== Extract to read ==

>>>>>

Aims and objectives of this study

As mentioned in Chau et al. (2004a), GIS technology has been used in analyzing landslide data in many different parts of the world, including both developed and developing countries. However, none of the previous studies examines the possibility of regional bias of the landslide data. In other words, the landslide dependency on slope angle, geology, and slope aspect may change from one region to another. When a region consists mainly of south-facing and north-facing slopes, the amount of sunshine, rainfall and wind received by the north-facing and south-facing slopes may not be the same. This difference may play a key role in the process of erosion and weathering in such a way that the possibility of landslide occurrence may also vary. Therefore, it seems necessary and reasonable to first examine whether the local landslide inventory may reflect such differences, otherwise the landslide data analysis may not yield reliable predictions. However, to the best of our knowledge, there is no comprehensive study on the probable regional dependence of landslide data within an area. The only related study is on the size of landslide buffer zones around roads by Larsen and Parks (1997).

In the case of Hong Kong, GIS-assisted landslide hazard analysis has only been proposed for Lantau Island, where the new International Airport is located (Dai et al. 2001, 2002; Dai and Lee 2001, 2002; Lee et al. 2001). However, most of the population of Hong Kong does not locate at Lantau Island, but instead on the Hong Kong Island. Therefore, both rockfall (Chau et al. 2003, 2004b) and landslide (Chau et al. 2004a) hazards for Hong Kong Island have been considered. However, as mentioned in the last paragraph, the possibilities of regional bias of the data have not been considered.

<<<<<

== Provided data ==
>>>>>

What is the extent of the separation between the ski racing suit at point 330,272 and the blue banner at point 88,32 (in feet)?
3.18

<<<<<

== Directions ==
In the passage on landslide hazard analysis, rewrite the part starting at "In the case" and ending at "not been considered.", changing "Lantau Island" to "Lamma Island".

== Solved problem ==
In the case of Hong Kong, GIS-assisted landslide hazard analysis has only been proposed for Lamma Island, where the new International Airport is located (Dai et al. 2001, 2002; Dai and Lee 2001, 2002; Lee et al. 2001). However, most of the population of Hong Kong does not locate at Lamma Island, but instead on the Hong Kong Island. Therefore, both rockfall (Chau et al. 2003, 2004b) and landslide (Chau et al. 2004a) hazards for Hong Kong Island have been considered. However, as mentioned in the last paragraph, the possibilities of regional bias of the data have not been considered.